Just over a year ago, the gastronomic wonder, Charlie Trotter closed his iconic restaurant of the same name because, as he explained it, "Life's too short." Trotter's prophetic comment takes on a new irony with his death yesterday at age 54.
There is no question that this man, probably more than any other, put Chicago on the culinary map around the world with his innovative ideas, attention to the smallest of details and amazing cuisine--all decades ahead of their time.
Before the Food Network, Master Chef, Cake Boss, The Chew and all the other food-driven shows that proliferate the airways, there was Charlie--another of Chicago's very own. Trotter was born and spent most of his life in the Chicago area, graduating from New Trier High School in Winnetka, before heading to the University of Wisconsin where he earned a degree in Political Science.
His interest in food, which was honed in college, took him to Europe after graduation where he checked out the fine dining scene.
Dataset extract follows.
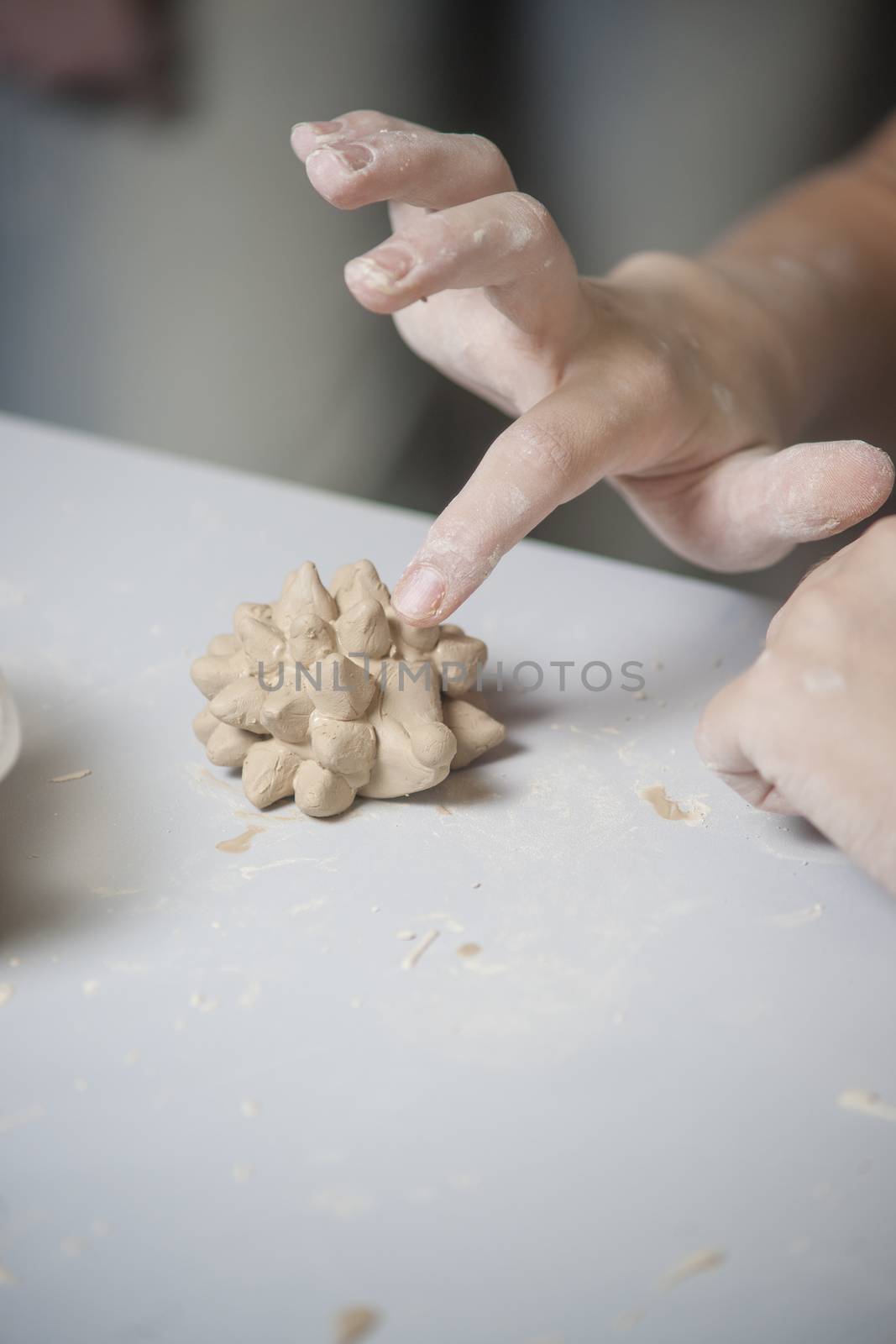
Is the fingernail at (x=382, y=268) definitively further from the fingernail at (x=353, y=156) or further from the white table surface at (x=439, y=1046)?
the white table surface at (x=439, y=1046)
Trotter got his first taste as a cook working under famed chef Gordon Sinclair at Sinclair's popular North Shore restaurant, Sinclair's, in the 1980's.
In 1987, Trotter along with his father Bob, opened his namesake restaurant at 816 W. Armitage. Almost overnight it became the place to go, not only for Chicagoans but for anyone from around the world who wanted the best.
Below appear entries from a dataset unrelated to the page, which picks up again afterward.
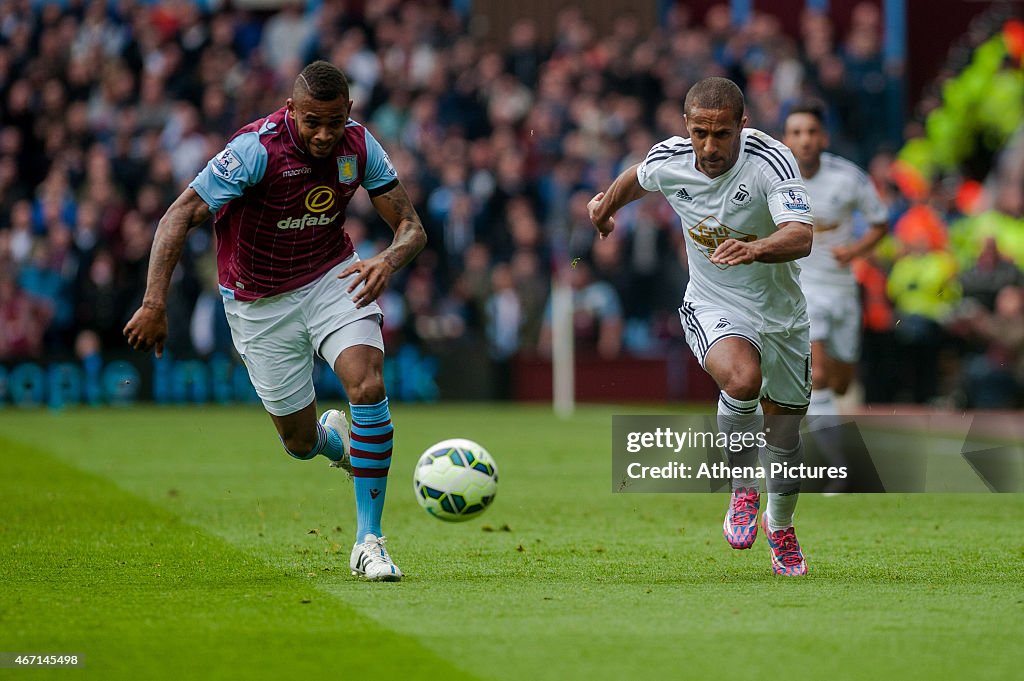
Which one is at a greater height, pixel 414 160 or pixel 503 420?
pixel 414 160

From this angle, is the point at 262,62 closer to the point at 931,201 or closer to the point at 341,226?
the point at 931,201

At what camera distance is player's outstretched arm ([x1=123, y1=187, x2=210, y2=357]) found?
7.16m

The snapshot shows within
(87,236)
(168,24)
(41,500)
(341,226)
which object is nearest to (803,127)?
(341,226)

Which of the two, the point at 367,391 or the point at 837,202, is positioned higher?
the point at 837,202

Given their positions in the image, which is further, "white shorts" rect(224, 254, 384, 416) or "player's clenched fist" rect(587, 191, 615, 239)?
"player's clenched fist" rect(587, 191, 615, 239)

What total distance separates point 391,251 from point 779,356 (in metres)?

Trotter was known as tough and gruff, yet he was charitable and sensitive. He demanded the best from himself and his team. Whether he picked the best or trained his team members to be the best, there is no way to know. One only knows that his staff was legendary. One wonders if Chicago's culinary scene and status would be anywhere near what it is today without him.
Would Grant Achatz, of Chicago's award-winning Alinea and Next, be who he is today if he hadn't worked for Trotter? Same goes for Graham Elliott who stood the heat in Trotter's kitchen where reportedly he was driven to tears by the chef's demands. The legions of chefs who passed through Trotter's kitchen before becoming famous on their own is unprecedented. The list includes Bill Kim (Urban Belly, Belly Q), Rick Tramonto, Gale Gand, Mindy Segal (Hot Chocolate) and Homaro Cantu (Moto, iNG) to name a few.
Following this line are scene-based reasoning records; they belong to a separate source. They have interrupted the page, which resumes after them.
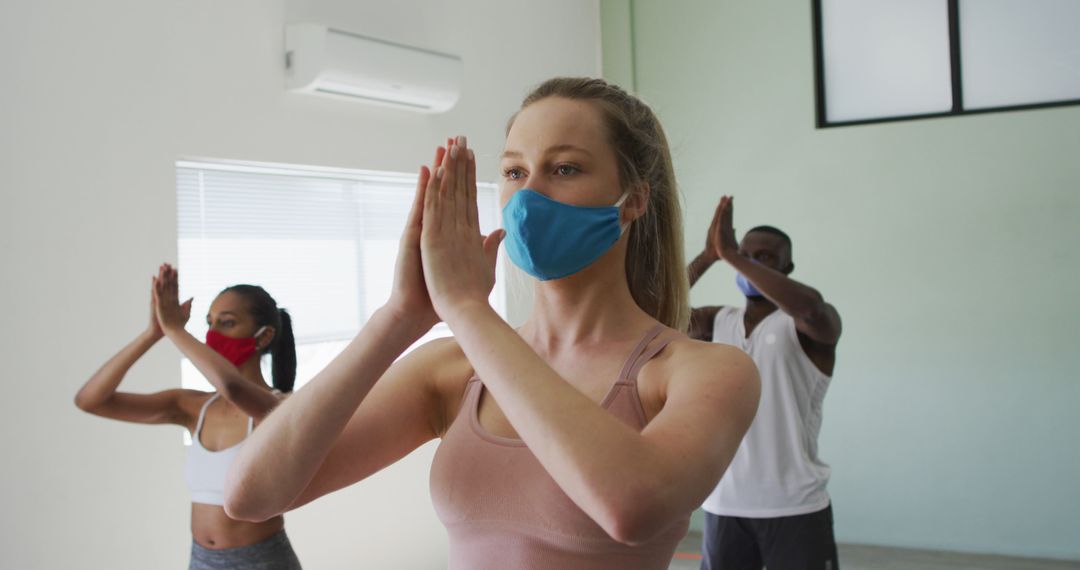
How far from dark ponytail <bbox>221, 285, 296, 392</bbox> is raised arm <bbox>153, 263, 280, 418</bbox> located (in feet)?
1.02

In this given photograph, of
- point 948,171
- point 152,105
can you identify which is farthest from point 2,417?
point 948,171

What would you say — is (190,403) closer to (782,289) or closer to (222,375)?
(222,375)

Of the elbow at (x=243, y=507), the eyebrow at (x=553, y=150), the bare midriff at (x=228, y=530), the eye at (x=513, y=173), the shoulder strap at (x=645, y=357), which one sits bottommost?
the bare midriff at (x=228, y=530)

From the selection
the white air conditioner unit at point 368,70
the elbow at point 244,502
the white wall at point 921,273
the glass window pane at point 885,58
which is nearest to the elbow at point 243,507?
the elbow at point 244,502

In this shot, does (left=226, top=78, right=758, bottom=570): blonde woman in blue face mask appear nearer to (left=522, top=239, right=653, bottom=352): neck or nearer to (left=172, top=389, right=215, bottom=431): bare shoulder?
(left=522, top=239, right=653, bottom=352): neck

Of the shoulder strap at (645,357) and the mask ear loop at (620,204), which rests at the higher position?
the mask ear loop at (620,204)

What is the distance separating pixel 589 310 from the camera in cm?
124

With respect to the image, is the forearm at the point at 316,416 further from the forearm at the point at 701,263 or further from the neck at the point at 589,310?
the forearm at the point at 701,263

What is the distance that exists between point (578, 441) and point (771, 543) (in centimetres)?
210

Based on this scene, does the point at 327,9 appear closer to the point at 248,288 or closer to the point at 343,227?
the point at 343,227

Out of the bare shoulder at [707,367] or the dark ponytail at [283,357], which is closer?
the bare shoulder at [707,367]

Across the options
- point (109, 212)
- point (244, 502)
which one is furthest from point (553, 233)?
point (109, 212)

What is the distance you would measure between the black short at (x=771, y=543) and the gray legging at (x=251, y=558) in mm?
1260

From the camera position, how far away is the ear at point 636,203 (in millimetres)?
1271
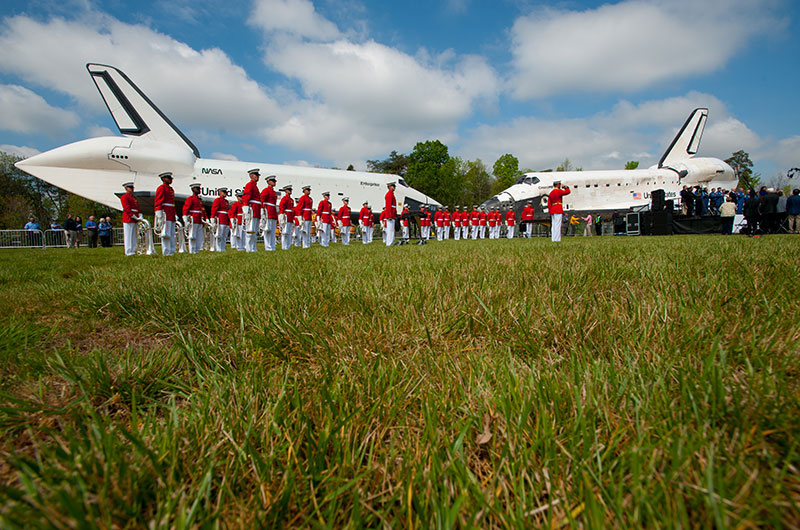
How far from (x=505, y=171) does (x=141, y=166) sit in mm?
51735

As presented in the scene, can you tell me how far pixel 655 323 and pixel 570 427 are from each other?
0.96 metres

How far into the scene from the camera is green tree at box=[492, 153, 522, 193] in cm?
5928

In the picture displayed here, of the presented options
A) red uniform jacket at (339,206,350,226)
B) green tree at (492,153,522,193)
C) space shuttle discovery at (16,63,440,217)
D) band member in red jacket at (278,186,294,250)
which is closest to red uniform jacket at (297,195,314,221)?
band member in red jacket at (278,186,294,250)

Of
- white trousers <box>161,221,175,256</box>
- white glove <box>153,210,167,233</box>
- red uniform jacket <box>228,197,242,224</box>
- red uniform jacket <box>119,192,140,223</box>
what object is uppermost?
red uniform jacket <box>228,197,242,224</box>

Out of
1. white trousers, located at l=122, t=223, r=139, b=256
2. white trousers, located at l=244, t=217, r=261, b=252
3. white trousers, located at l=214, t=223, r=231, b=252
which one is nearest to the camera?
white trousers, located at l=122, t=223, r=139, b=256

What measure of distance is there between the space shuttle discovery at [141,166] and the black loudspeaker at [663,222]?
18.0 meters

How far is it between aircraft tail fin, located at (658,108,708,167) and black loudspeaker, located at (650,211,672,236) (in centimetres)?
1977

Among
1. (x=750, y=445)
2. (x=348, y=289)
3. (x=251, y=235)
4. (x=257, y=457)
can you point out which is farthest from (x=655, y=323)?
(x=251, y=235)

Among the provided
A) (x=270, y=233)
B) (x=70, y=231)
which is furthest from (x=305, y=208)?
(x=70, y=231)

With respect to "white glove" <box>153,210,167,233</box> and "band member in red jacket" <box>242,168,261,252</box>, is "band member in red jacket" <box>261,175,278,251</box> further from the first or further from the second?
"white glove" <box>153,210,167,233</box>

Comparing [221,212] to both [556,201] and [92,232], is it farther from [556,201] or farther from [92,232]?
[92,232]

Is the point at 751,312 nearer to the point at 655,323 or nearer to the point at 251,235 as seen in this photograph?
the point at 655,323

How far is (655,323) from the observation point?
4.84ft

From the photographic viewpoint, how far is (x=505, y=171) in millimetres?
59844
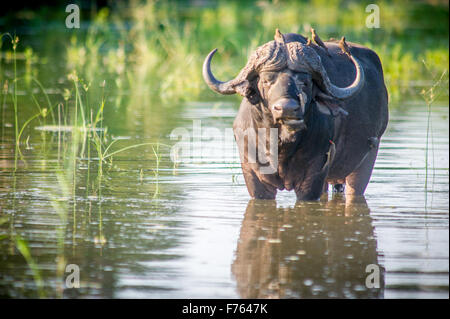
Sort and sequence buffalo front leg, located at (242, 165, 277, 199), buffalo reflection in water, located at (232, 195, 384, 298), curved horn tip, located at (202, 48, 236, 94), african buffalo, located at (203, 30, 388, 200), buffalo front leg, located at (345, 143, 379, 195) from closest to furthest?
buffalo reflection in water, located at (232, 195, 384, 298) → african buffalo, located at (203, 30, 388, 200) → curved horn tip, located at (202, 48, 236, 94) → buffalo front leg, located at (242, 165, 277, 199) → buffalo front leg, located at (345, 143, 379, 195)

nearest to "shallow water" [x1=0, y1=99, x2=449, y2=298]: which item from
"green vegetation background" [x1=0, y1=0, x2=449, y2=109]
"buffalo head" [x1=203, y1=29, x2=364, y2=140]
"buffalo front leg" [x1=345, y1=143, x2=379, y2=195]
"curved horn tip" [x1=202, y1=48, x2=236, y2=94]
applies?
"buffalo front leg" [x1=345, y1=143, x2=379, y2=195]

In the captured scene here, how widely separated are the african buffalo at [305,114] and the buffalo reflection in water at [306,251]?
309mm

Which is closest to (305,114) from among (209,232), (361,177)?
(209,232)

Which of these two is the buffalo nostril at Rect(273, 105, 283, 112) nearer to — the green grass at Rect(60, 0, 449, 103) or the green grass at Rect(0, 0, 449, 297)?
the green grass at Rect(0, 0, 449, 297)

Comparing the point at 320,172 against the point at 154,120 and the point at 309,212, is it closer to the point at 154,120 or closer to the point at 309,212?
the point at 309,212

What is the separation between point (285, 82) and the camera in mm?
6949

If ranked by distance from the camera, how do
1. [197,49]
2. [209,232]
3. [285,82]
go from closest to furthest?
1. [209,232]
2. [285,82]
3. [197,49]

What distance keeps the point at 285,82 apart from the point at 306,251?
150 centimetres

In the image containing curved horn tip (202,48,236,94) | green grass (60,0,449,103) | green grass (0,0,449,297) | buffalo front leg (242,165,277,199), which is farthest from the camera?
green grass (60,0,449,103)

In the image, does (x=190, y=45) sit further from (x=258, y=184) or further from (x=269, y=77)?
(x=269, y=77)

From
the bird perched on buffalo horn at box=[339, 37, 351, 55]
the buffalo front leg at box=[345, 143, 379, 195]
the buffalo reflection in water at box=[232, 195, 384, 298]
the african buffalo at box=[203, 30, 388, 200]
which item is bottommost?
the buffalo reflection in water at box=[232, 195, 384, 298]

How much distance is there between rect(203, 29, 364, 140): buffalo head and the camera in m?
6.87
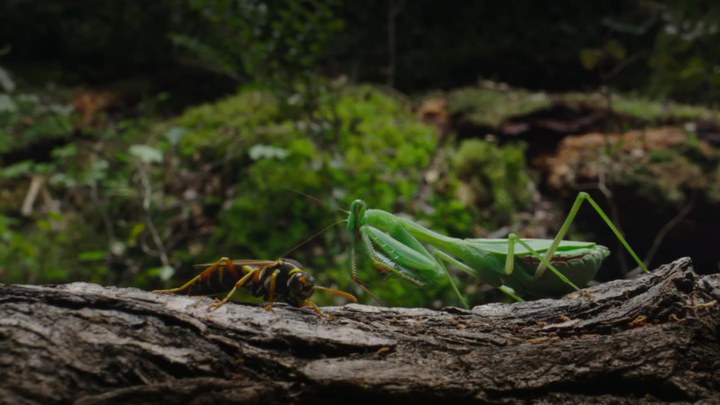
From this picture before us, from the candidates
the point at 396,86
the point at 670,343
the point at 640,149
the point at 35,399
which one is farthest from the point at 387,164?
the point at 35,399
So why would Trotter remove himself from a world that he loved, saying in a 2012 AP interview shortly before he closed his restaurant, "I completely love what I do. I pinch myself every day going 'I make a living doing this. This is unbelievable.' " He also said, "The minute I started working in a restaurant formally as a cook or on the road to becoming a chef was like the greatest day of my life."
That is the question, now we may never know the answer.